Clare, Wofford's "best friend and my best critic," died in 1996 of acute leukemia. She remains a constant in Wofford's conversation, as though she were busy in the next room. After her death, "I was sure I would never again feel the kind of love Clare and I shared," he says.
Five years later, there was Charlton on a beach in Fort Lauderdale, Florida.
Wofford was 75 and Charlton 25. At dusk, gazing east toward the Atlantic, Wofford recalls, "We had a wonderful talk, very stirring, a beautiful sky and a beautiful ocean."
Later, he found himself thinking, "I would really like to go back to the beach and swim with Matthew Charlton again."
It took him all of a week, possibly two, to know that this was love.
"I was surprised in the sense that I didn't think it was likely that there would be someone that really struck me with a spark, that moved me, because of my age," he says.

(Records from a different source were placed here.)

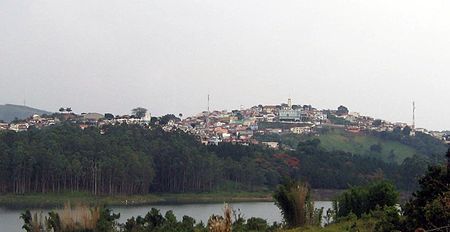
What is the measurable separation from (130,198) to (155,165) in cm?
634

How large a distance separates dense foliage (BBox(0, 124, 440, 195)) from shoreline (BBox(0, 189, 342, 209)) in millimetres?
1231

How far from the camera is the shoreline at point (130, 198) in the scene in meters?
45.5

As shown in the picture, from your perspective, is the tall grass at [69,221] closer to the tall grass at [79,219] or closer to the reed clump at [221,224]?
the tall grass at [79,219]

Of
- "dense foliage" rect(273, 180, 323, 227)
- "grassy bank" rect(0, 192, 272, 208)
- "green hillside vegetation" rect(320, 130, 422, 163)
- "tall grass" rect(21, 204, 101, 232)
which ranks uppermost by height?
"green hillside vegetation" rect(320, 130, 422, 163)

Initially, their professional interests differed, "though we shared a love of adventure and travel, and being outdoors." Charlton, a native of South Carolina, first studied industrial design before pursuing interior design, and created a three-legged "Charlton chair" fashioned of metal and wood.
"He's now got a lot of interest in politics," says Wofford. "And I've come to respect and be intrigued by the design field, not that I have anything to contribute."
Wofford possesses an unforced elegance - in the 1930s, he joined his grandmother on a six-month world tour - and is genial and generous, opening his home to a stranger days before the wedding.
He asks to be addressed as Harris. "I haven't been 'Senator' for ages," he scoffs. A former president of Bryn Mawr College and chairman of Pennsylvania's Democratic party, he has stuffed his apartment with books and photos of Kennedy and King, Clinton and Obama, and George H.W. Bush ("I really grew to admire him"). An oversized bust of Socrates dominates the library that Charlton designed and that serves as their office.
Often on the premises is 20-something Jacob Finkel, who has been working on a documentary about Wofford for eight years. "Entirely his idea," says Wofford. Finkel has assumed the role of assistant and gatekeeper. When Wofford's stories take an engaging peregrination, he often turns to Finkel to prompt his memory.
For three years, Wofford didn't share his romance with his children, who are all older than Charlton.
"If I'd been wiser, I would have gotten them to know each other a little sooner," says Wofford, the only time he grows wistful. "When they did get to know him, they all liked him."
"I think it's wonderful," says Susanne Wofford, a Shakespeare scholar and a dean of New York University, who will serve as "master of ceremonies" (her father's phrase) at Saturday's nuptials. "My father is very a lucky man to find someone who cares about him. They're both very lucky."
There was no need to get married, to make an honest man of them both, but June's Supreme Court decision in Obergefell v. Hodges moved the couple to make their union legal. Wofford is particularly taken with Justice Anthony M. Kennedy's majority decision and Obama's reference to the "dignity" of marriage.
"For a long time, I didn't think it would be politically possible. And I was wrong," he says. "And it was wrong that I was wrong."
A few months ago, in the living room where they are to be wed, Wofford asked Charlton to be his husband.
"We will find out how long I'm around and how it strengthens our great relationship," he says. "I'm very lucky to have the privilege of having had two great loves in one life."
For the second and final time, he is thrilled to be a groom.